Here are common ways to implement synchronous communication in Java microservices:
RESTful APIs: This popular approach uses HTTP requests and responses to exchange data between services. Java libraries like RestTemplate (deprecated) or WebClient (recommended) simplify sending and receiving RESTful requests, or Using OpenFeign (declarative REST client)
gRPC: This high-performance protocol offers an alternative to REST APIs, providing faster and more efficient communication due to its binary format and efficient encoding. Java libraries like GrpcJava enable gRPC communication in Java microservices.
2. Asynchronous Communication:
- This method employs messaging systems to decouple services and enable loose coupling. Instead of waiting for a direct response, a service sends a message to a central broker, and the receiving service retrieves it asynchronously.
Common ways to implement asynchronous communication in Java microservices:
Message Brokers: Tools like RabbitMQ, Apache Kafka, or Amazon SQS act as intermediaries, allowing services to publish and subscribe to messages without needing to know about each other directly. Java libraries like Spring Kafka or Spring AMQP facilitate interaction with these brokers.
Event-driven architecture: This approach leverages messages to trigger actions within services based on specific events. Services publish events to a central broker, and other services subscribe to these events and react accordingly.
we can use webClient also for asynchronous communication.
Distributed Tracing
Distributed tracing is a technique used to track and observe the flow of requests as they travel through a distributed system. This is particularly important in modern applications built with microservices architectures, where applications are composed of small, independent services that communicate with each other.

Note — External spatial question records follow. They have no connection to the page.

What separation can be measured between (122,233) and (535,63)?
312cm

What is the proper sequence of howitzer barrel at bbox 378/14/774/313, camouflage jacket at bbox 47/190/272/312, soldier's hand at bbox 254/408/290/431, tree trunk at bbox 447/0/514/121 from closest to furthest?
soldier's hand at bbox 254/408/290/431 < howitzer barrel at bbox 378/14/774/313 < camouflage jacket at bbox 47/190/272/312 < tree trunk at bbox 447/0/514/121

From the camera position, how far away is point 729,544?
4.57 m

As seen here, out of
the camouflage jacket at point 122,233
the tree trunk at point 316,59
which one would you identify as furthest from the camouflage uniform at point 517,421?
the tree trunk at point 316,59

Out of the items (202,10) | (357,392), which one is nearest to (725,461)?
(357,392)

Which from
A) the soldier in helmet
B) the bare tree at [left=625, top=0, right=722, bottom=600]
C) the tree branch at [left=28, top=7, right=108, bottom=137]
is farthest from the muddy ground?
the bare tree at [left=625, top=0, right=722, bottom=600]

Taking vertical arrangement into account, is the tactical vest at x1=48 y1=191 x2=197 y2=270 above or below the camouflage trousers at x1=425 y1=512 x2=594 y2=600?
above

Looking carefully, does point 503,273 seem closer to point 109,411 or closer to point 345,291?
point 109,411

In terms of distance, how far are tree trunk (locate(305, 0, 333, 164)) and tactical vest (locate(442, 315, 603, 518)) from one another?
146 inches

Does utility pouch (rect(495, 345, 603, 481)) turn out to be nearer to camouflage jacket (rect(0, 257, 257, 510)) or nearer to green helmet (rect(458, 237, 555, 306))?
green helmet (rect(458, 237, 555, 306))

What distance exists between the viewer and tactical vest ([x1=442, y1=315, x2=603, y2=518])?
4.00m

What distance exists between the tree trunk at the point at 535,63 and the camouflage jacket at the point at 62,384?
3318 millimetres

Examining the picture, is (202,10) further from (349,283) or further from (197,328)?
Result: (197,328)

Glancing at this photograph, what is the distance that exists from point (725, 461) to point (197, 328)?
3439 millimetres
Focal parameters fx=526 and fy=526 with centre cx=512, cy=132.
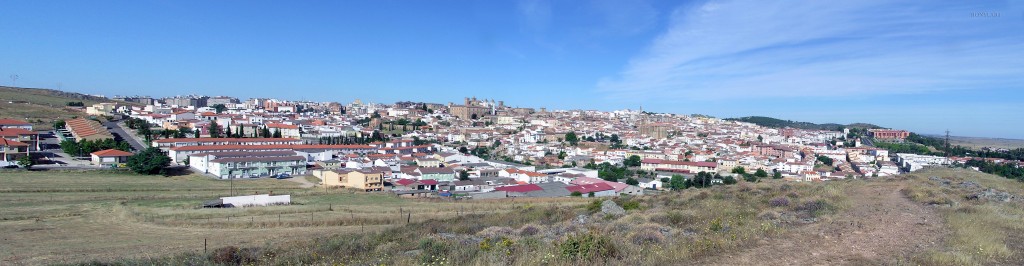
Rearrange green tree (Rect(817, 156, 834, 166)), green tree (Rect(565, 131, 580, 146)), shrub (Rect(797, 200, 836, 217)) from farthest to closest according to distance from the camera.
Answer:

Here's a breakdown of what distributed tracing offers:
1. Observability:
It provides visibility into the entire journey of a request, tracing its path through various microservices and infrastructure components involved in fulfilling it.

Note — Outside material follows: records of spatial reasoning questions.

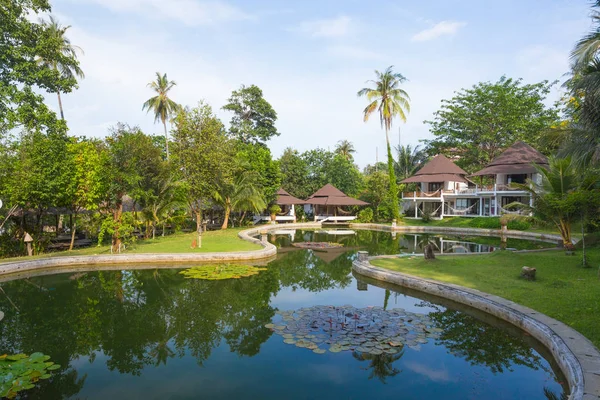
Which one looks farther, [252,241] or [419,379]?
[252,241]

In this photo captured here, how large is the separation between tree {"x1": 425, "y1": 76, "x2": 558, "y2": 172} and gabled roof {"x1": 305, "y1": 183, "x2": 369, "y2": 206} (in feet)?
40.6

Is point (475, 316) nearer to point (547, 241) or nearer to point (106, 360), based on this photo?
point (106, 360)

This allows developers and operations teams to identify performance bottlenecks, errors, and latency issues across the entire system, even when they span multiple services.
2. Debugging:
By visualizing the complete request flow, distributed tracing enables faster debugging of complex issues.
You can pinpoint the exact service or component responsible for a specific problem, leading to quicker resolution times.
3. Monitoring:
It helps monitor the overall health and performance of your distributed system.
You can track metrics like request response times, error rates, and service availability across different services.